U-Häftlinge haben laut Anti-Folter-Kommission zu wenig Rechte

Zu lange Einschlusszeiten, zu strenge Besuchsverbote, unzureichend berücksichtigte Unschuldsvermutung: Die Nationale Kommission zur Verhütung von Folter geht mit den Schweizer Untersuchungsgefängnissen hart ins Gericht. Sie fordert mehr Rechte für Betroffene.

Mehr Rechte hinter Gitter: Dies fordert die Nationale Kommission zur Verhütung von Folter. Besonders Personen in Untersuchungshaft seien heute einem zu strengen Regime unterstellt (Symbol) (Bild: sda)

Zu lange Einschlusszeiten, zu strenge Besuchsverbote, unzureichend berücksichtigte Unschuldsvermutung: Die Nationale Kommission zur Verhütung von Folter geht mit den Schweizer Untersuchungsgefängnissen hart ins Gericht. Sie fordert mehr Rechte für Betroffene.

Die Anti-Folter-Kommission verteilt den Untersuchungsgefängnissen schlechte Noten. Der Vollzug der U-Haft sei vielerorts nicht konform mit den Grundrechten, heisst es im am Dienstag veröffentlichten fünften Tätigkeitsbericht. Dies hätten Besuche in verschiedenen Gefängnissen gezeigt.

Im vergangenen Jahr überprüfte die Anti-Folter-Kommission sieben Untersuchungsgefängnisse in den Kantonen Basel-Stadt, Bern, Nidwalden, St. Gallen, Zürich und Waadt.
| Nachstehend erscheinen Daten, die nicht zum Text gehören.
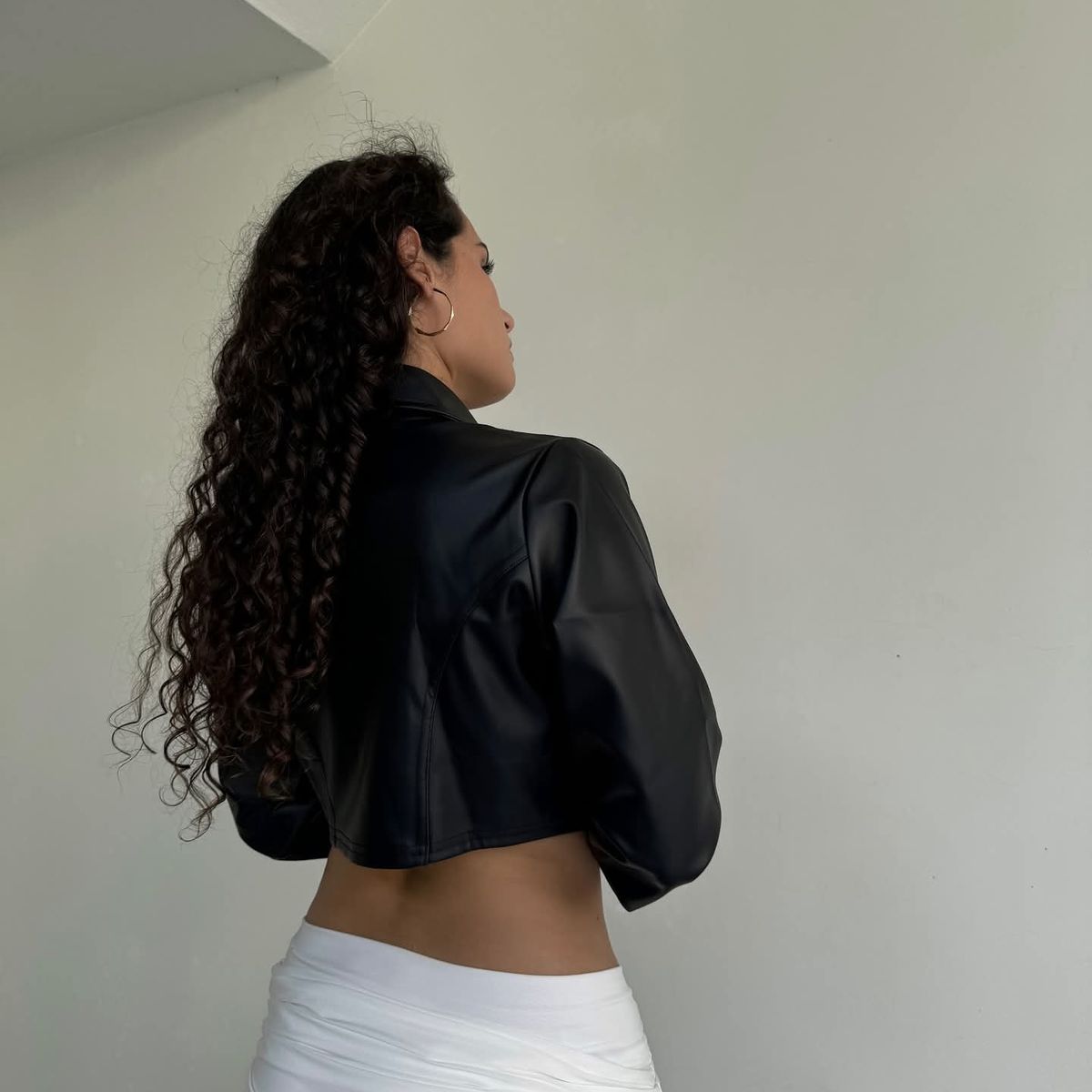 GENERICO - CASACA CROP DE MUJER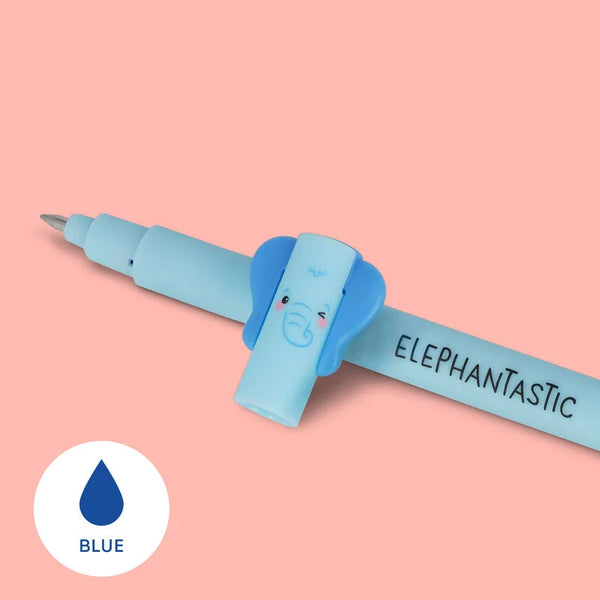 Erasable Pen Elephant Blue Ink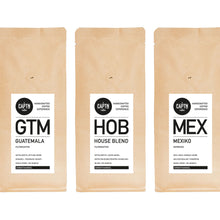 Probierpaket Kaffee & Espresso 3x 250g Kaffeebeutel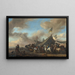 Camp militaire - Philips Wouwerman — inramlat konstverk på väggen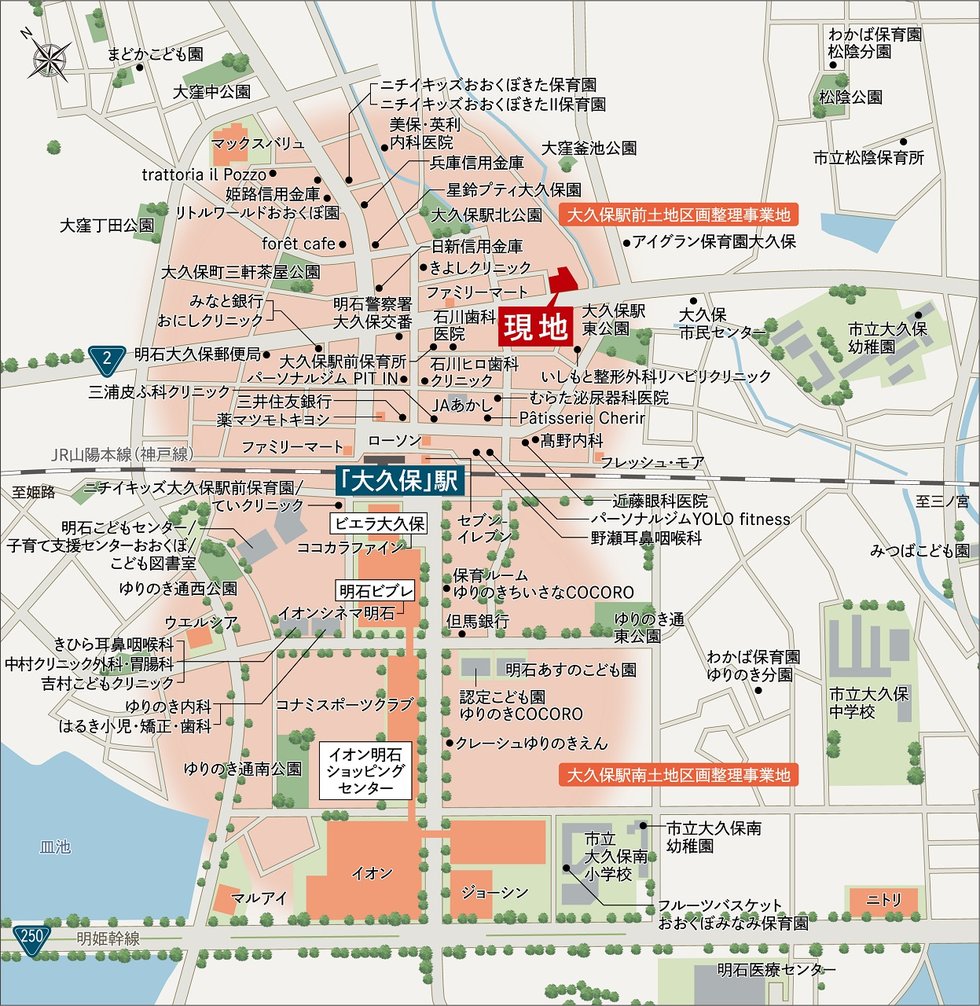 現地案内図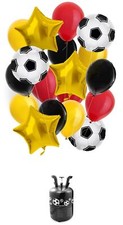 Set gas palloncino CALCIO: bombola elio + 18 palloncini + nastro | bombola gas calcio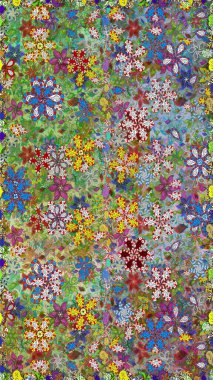 Sabıka fotoğraflarında, bebek kıyafetlerinde, duvar kâğıtlarında, paket kutularında falan kullanılabilir. Zarif, parlak ve kusursuz yeşil çiçek deseni tasarımı.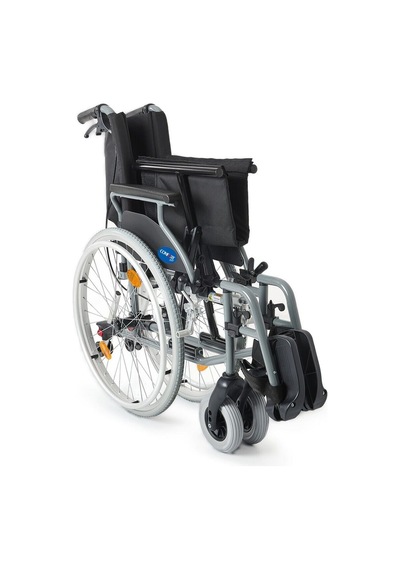 Hafif Alüminyum Tekerlekli Sandalye Katlanır Ve Refakatçi Frenli Model Dm-317 50cm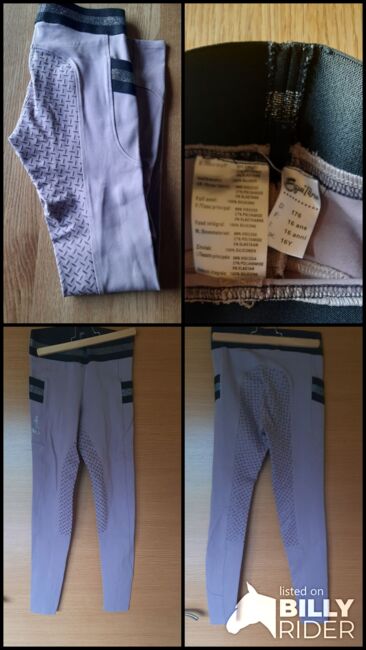 Kindereitleggins 176 chocolateshake Equilibre, Equilibre Aurelie, Sandra, Kinder-Reithosen, Weiler, Abbildung 5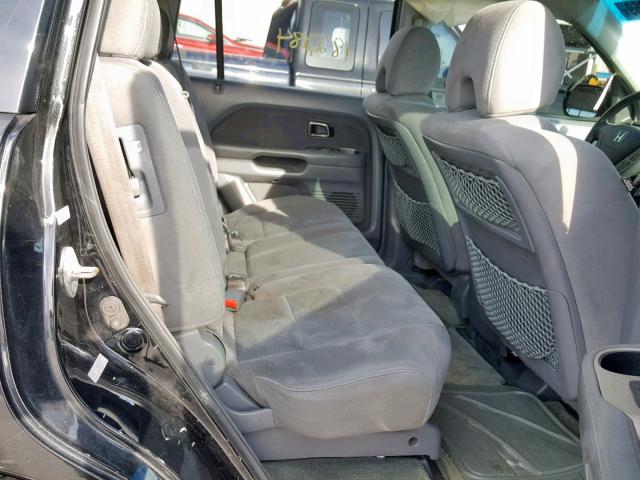 5FNYF28388B008601 - 2008 HONDA PILOT SE BLACK photo 6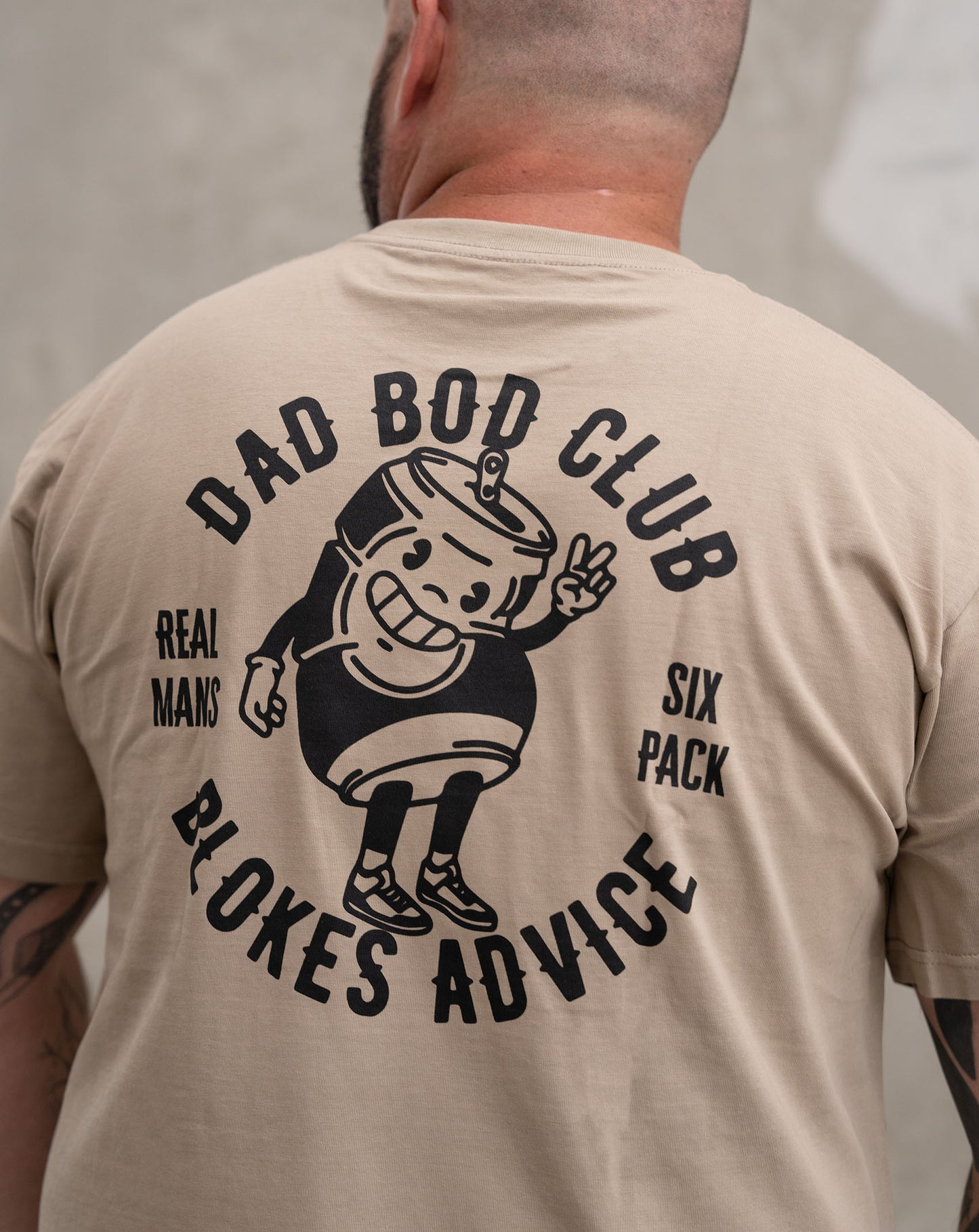 Dad Bod Club Tee - Sand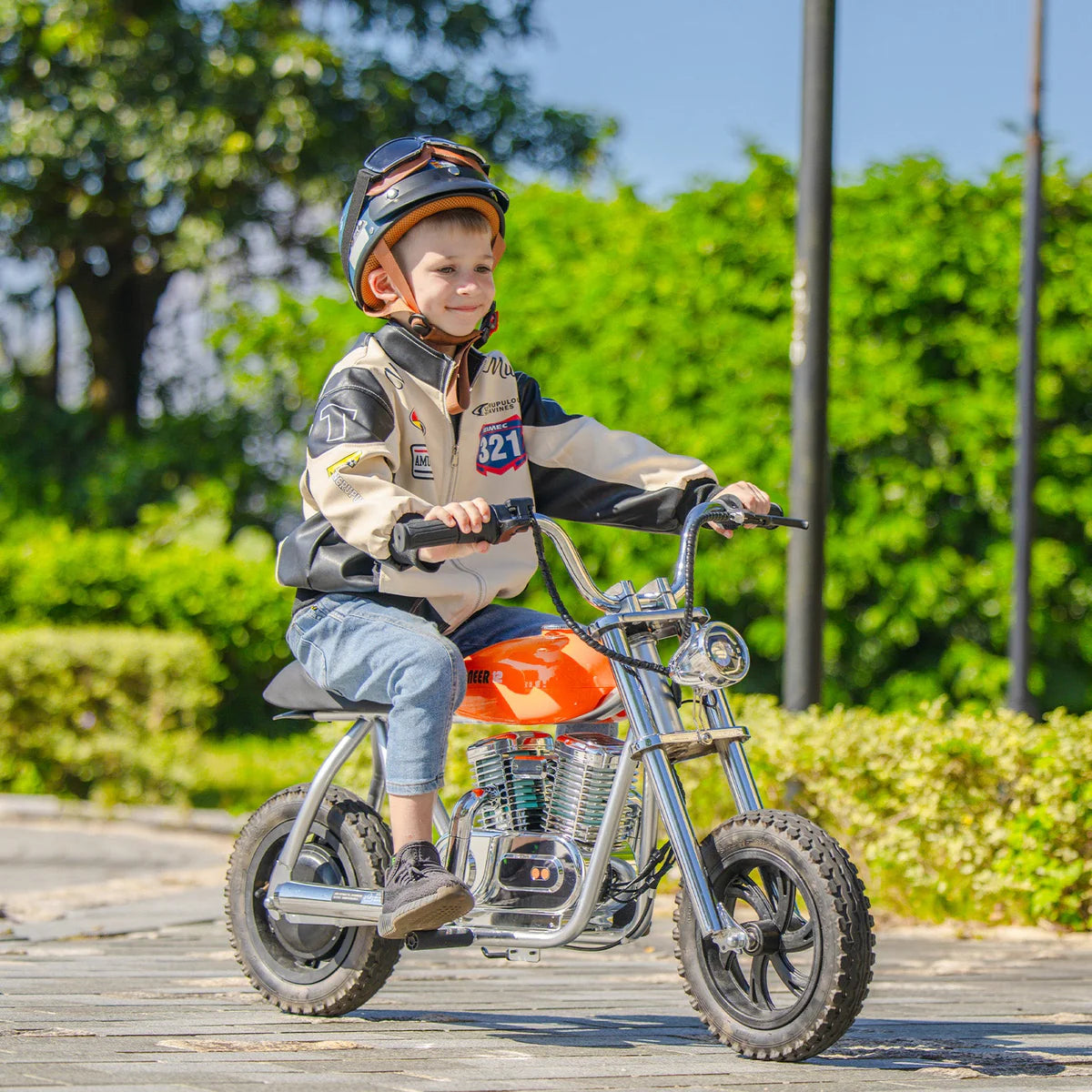 HYPER GOGO Pioneer 12 Pro (App Controlled) - Kids Electric Motorcycle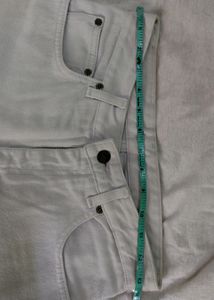 Original Important Lee Flared Jeans White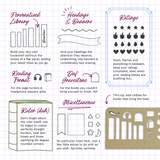Reading Journal Stencil Ruler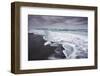 Ice on the seashore outside the Jokulsarlon lagoon, Jokulsarlon, Vatnajokull National Park-Nigel Hicks-Framed Photographic Print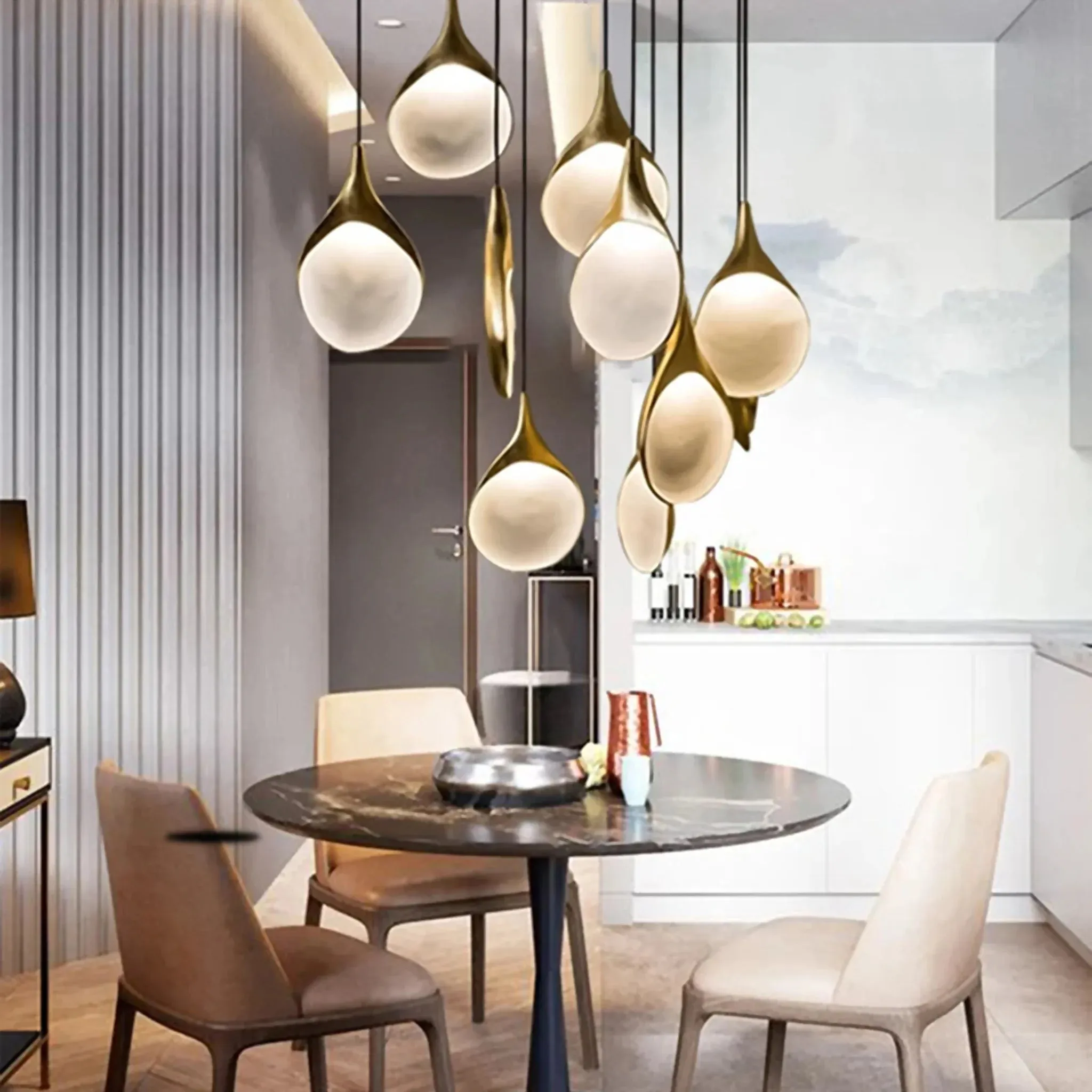 Modern Chic Big Drops Pendant Chandelier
Auslöser dafür seien Berichte gewesen, wonach die U-Haft in der Schweiz übermässig restriktiv angewendet werde.

«Kaum verhältnismässig»

Diesen Eindruck bestätigten nun die Besuche der Kommission. Als unverhältnismässig bezeichnete sie namentlich die in den meisten Einrichtungen übermässig langen Einschlusszeiten von über zwanzig Stunden am Tag. Auch die Möglichkeiten, sich sportlich zu betätigen oder einer Beschäftigung nachzugehen, blieben vielen U-Häftlingen verwehrt.

Die Kommission empfiehlt daher, «isolierten Personen im Einzelfall die Möglichkeit zu geben, an gemeinsamen Aktivitäten, beispielsweise Sport oder Beschäftigung, teilzunehmen». Die Regelungen sollten sich an die europäischen Strafvollzugsgrundsätze anlehnen.

Auch bei den Regelungen zum Empfang von Familienbesuchen und zum Telefonzugang gibt es laut der Anti-Folter-Kommission grossen Handlungsbedarf. Das Verhängen von generellen Besuchsverboten sei «kaum verhältnismässig». Das Recht auf Privat- und Familienleben sei auch in U-Haft gebührend zu berücksichtigen.

Konkret schlägt das Gremium vor, dass der Einsatz einer Trennscheibe niemals systematisch erfolgen sollte. Bei Besuchen von Angehörigen müssten auch körperliche Berührungen möglich sein.

Keine einheitlichen Richtlinien

Aus Sicht der Kommission trägt die aktuelle Ausgestaltung des Untersuchungshaftvollzugs in manchen Bereichen der Unschuldsvermutung nur unzureichend Rechnung. Vielerorts werde nicht unterschiedenen zwischen U-Häftlingen und Personen im eigentlichen Strafvollzug. Zu fördern gelte es deshalb jene Versuche, den Vollzug möglichst offen in der Form eines Gruppenvollzugs zu gestalten.

Störend sei überdies, dass der Untersuchungshaftvollzug schweizweit keiner einheitlichen Regelung unterliege. «Die Haftbedingungen unterscheiden sich von Kanton zu Kanton zum Teil erheblich», heisst es im Bericht.

Die Anti-Folter-Kommission empfiehlt, schweizweit gültige Richtlinien für den Vollzug der Untersuchungshaft zu erlassen, welche der besonderen Rechtsstellung von Personen in Untersuchungshaft angemessen Rechnung tragen.